As well as placing 429 staff of its permanent workforce at risk of redundancy, it said it will approach grant-giving bodies and the Scottish Government for financial support and seek to sell non-heritage land and property.
The trust, which cares for places such as Culloden, Culzean Castle and Hill House in Helensburgh, said its income has been virtually eradicated during what is normally its busiest period of the year.
NTS has said current support schemes in place for charities are insufficient to help them, saying it had to take “radical” action to protect “the birthright of generations yet to come”.
But the economy secretary said the Chancellor’s furlough scheme – which has been extended until at least October and will remain completely unchanged until the end of July – gives the charity some “breathing space” to chart a way forward.
Hyslop said the new taskforce would consist of a team of Scottish Government officials working with both Scottish Enterprise and NTS “to see what we can do to help them in this very distressing situation”.
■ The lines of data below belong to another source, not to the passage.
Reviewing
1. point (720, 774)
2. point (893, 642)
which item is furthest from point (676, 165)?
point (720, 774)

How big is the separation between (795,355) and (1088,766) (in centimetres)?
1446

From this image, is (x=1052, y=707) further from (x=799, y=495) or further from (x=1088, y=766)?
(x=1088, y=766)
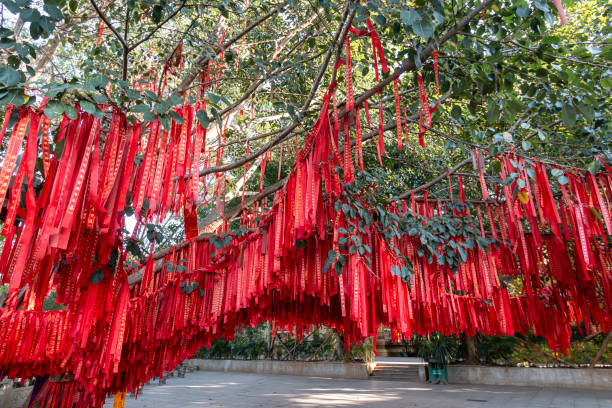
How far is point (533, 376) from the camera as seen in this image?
24.9 ft

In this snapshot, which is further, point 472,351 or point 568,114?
point 472,351

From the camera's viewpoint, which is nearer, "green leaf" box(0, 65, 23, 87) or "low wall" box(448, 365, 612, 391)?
"green leaf" box(0, 65, 23, 87)

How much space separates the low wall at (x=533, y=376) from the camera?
6957 millimetres

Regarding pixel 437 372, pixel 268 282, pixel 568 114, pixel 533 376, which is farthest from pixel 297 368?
pixel 568 114

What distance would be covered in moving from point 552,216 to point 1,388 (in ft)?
25.4

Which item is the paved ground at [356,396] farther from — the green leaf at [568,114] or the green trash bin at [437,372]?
the green leaf at [568,114]

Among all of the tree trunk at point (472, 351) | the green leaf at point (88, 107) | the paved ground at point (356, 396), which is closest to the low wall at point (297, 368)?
the paved ground at point (356, 396)

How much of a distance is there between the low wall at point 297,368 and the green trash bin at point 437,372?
5.59 feet

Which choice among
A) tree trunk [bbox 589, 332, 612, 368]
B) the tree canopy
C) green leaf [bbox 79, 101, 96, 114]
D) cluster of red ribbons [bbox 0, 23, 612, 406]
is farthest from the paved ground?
green leaf [bbox 79, 101, 96, 114]

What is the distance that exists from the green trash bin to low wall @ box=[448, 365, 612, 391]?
228 millimetres

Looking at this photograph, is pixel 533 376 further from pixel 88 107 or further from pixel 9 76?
pixel 9 76

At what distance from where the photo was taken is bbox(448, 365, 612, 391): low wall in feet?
22.8

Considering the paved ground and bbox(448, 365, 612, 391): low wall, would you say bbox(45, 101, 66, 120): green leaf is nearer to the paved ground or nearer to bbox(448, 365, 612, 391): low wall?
the paved ground

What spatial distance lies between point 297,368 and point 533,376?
5.88m
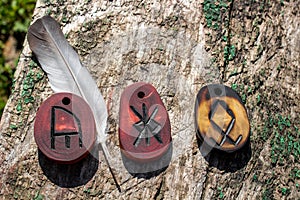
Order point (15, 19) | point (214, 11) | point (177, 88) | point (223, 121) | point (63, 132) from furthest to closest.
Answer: point (15, 19)
point (214, 11)
point (177, 88)
point (223, 121)
point (63, 132)

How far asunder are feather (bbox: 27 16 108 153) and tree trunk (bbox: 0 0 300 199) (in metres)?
0.04

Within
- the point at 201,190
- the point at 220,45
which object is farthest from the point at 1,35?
the point at 201,190

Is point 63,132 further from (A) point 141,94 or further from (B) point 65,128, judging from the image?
(A) point 141,94

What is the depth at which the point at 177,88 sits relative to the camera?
6.39 feet

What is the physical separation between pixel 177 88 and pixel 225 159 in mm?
304

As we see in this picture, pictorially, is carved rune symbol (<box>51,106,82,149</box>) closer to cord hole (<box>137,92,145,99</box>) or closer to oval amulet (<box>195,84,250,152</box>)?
cord hole (<box>137,92,145,99</box>)

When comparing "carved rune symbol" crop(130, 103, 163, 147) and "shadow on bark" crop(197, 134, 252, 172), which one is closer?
"carved rune symbol" crop(130, 103, 163, 147)

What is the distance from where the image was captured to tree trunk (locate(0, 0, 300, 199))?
1.79 metres

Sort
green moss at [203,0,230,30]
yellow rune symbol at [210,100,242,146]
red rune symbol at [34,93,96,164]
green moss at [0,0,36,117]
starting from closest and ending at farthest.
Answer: red rune symbol at [34,93,96,164]
yellow rune symbol at [210,100,242,146]
green moss at [203,0,230,30]
green moss at [0,0,36,117]

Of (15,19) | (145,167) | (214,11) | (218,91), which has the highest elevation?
(214,11)

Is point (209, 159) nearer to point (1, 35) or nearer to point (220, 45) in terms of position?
point (220, 45)

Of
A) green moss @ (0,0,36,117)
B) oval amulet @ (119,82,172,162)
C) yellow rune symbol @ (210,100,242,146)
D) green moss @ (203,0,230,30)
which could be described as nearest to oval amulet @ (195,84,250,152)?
yellow rune symbol @ (210,100,242,146)

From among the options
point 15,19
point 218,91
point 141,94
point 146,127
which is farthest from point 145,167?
point 15,19

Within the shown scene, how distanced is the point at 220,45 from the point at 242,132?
38cm
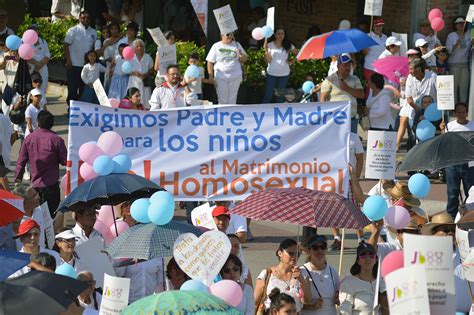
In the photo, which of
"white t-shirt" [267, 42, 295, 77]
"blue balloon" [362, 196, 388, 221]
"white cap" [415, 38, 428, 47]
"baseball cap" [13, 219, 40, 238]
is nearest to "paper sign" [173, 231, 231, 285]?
"baseball cap" [13, 219, 40, 238]

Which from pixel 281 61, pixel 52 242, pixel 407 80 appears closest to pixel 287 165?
pixel 52 242

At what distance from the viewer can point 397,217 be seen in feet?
36.5

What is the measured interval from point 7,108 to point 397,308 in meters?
12.6

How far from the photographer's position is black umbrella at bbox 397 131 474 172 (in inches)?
488

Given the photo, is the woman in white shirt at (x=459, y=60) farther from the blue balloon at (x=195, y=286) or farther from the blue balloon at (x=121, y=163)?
the blue balloon at (x=195, y=286)

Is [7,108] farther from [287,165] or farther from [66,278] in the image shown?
[66,278]

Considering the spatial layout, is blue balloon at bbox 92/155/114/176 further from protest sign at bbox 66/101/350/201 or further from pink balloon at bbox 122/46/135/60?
pink balloon at bbox 122/46/135/60

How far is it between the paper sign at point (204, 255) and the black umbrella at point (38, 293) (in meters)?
1.05

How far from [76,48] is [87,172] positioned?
34.7 ft

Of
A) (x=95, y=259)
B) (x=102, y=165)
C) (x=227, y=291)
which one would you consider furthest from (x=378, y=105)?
(x=227, y=291)

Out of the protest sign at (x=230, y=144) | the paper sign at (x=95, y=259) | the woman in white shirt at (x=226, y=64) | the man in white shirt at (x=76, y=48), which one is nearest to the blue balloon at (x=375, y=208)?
the protest sign at (x=230, y=144)

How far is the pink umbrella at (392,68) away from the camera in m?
18.6

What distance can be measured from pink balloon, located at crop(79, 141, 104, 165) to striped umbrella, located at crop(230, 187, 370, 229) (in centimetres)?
155

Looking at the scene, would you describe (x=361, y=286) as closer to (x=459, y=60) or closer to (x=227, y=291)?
(x=227, y=291)
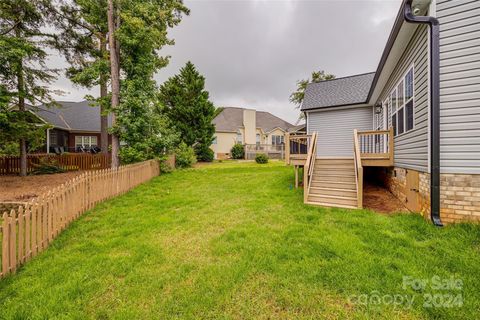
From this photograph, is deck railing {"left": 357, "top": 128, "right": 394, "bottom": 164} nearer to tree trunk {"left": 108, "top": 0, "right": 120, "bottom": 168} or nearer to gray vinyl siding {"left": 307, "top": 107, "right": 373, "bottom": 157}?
gray vinyl siding {"left": 307, "top": 107, "right": 373, "bottom": 157}

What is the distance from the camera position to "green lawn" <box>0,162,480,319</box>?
7.88 feet

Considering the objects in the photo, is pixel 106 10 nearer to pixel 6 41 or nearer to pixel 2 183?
pixel 6 41

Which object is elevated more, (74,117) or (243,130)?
(74,117)

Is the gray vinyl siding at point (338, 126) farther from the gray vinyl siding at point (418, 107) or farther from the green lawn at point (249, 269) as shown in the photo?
the green lawn at point (249, 269)

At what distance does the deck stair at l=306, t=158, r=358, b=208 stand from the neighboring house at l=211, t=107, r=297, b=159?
684 inches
She continued: “I’ve also called on them to reconsider their situation in relation to their redundancies now we have seen the extension by the Chancellor for the job retention scheme.
“That might give them some kind of breathing space as we chart the course with them to help support them going forward.”
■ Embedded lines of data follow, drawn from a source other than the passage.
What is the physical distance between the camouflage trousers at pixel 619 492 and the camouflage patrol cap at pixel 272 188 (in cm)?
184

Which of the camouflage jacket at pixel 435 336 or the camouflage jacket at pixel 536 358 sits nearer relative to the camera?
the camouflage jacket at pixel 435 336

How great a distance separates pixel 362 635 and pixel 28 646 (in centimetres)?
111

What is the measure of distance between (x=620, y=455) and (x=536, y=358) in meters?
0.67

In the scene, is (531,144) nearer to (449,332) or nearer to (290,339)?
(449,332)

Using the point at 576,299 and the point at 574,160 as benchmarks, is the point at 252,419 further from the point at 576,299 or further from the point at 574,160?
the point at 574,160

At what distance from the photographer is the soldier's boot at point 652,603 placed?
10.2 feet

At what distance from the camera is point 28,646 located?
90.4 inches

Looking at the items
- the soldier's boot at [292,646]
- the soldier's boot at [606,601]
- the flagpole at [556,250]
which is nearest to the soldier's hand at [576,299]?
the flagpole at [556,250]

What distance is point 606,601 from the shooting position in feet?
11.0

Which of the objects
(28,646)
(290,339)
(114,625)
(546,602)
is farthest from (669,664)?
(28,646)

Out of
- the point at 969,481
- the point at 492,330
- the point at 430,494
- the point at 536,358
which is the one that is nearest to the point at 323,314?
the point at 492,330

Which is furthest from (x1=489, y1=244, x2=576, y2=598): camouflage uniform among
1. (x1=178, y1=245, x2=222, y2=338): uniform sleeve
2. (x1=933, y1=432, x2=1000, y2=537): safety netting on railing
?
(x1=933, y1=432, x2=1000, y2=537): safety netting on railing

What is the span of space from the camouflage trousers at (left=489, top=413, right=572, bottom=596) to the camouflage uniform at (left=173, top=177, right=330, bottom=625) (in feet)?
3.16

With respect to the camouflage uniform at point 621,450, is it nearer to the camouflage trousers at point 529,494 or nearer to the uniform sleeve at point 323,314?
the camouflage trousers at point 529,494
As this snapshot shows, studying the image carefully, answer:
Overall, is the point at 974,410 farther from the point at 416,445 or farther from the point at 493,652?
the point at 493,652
The economy secretary added: “They are independent, they’ve got to make those decisions, they’re the employer.
“But they are a national institution for Scotland – they support the economies of rural Scotland and we need to make sure that those jobs can be protected where we can.
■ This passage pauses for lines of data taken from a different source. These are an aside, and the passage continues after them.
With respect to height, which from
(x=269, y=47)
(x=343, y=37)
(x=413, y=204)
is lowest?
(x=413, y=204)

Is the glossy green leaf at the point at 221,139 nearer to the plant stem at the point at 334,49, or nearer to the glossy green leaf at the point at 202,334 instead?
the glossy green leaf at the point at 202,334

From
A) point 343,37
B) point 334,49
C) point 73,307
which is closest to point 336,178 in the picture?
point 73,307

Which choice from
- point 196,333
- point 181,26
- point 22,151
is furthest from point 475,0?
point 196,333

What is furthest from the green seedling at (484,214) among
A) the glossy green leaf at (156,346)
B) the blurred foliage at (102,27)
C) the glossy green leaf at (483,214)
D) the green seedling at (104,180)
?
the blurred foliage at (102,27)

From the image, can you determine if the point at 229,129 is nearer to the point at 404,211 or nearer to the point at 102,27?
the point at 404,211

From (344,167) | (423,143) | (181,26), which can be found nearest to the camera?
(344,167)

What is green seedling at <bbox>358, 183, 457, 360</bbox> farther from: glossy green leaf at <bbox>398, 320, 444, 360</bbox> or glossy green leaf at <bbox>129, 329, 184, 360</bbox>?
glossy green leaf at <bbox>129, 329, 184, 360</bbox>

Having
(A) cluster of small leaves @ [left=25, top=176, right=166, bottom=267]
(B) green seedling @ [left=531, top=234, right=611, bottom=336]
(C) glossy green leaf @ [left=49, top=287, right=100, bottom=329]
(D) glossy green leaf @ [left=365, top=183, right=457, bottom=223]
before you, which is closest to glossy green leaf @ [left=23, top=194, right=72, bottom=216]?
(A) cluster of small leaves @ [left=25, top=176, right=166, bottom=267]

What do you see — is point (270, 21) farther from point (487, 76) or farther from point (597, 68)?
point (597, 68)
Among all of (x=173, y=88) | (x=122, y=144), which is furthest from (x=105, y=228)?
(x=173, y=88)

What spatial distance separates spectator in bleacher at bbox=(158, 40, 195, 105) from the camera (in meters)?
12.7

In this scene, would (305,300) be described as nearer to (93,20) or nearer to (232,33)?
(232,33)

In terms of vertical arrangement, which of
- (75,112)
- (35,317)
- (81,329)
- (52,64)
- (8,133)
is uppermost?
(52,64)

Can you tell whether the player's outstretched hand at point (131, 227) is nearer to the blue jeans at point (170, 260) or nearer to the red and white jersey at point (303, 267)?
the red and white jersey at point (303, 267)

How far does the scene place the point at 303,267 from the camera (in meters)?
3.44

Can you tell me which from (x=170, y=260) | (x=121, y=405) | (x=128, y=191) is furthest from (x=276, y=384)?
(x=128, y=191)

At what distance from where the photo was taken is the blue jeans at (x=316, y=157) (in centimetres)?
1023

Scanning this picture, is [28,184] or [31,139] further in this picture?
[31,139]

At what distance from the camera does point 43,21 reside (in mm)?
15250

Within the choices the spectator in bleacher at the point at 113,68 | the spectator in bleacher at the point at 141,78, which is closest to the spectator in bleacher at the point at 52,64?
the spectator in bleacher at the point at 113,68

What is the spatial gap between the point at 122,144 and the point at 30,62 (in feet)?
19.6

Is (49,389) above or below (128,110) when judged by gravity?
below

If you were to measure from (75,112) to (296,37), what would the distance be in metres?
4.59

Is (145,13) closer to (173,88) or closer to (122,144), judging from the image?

“We’ll use every mechanism we have to try and see what way forward we can chart with them.”
NTS’ estate and holiday accommodation has been closed since March to comply with lockdown restrictions.
The charity said its income from all sources is forecast to collapse by £28m this year and to fall again in 2021 even if current restrictions are relaxed, while this does not include estimated investment losses of £46m due to stock market conditions.
Speaking on Tuesday, NTS chief executive Simon Skinner said: “Some people may not care that a charity is in trouble or see heritage as having little importance just now – but if the trust goes down then what will be lost will impoverish Scotland forever.
“The birthright of generations yet to come may be denied to them if this generation doesn’t do what’s needed to save it.
“That’s why we’ve been forced into taking such painful decisions in the middle of a situation that’s not of our making.”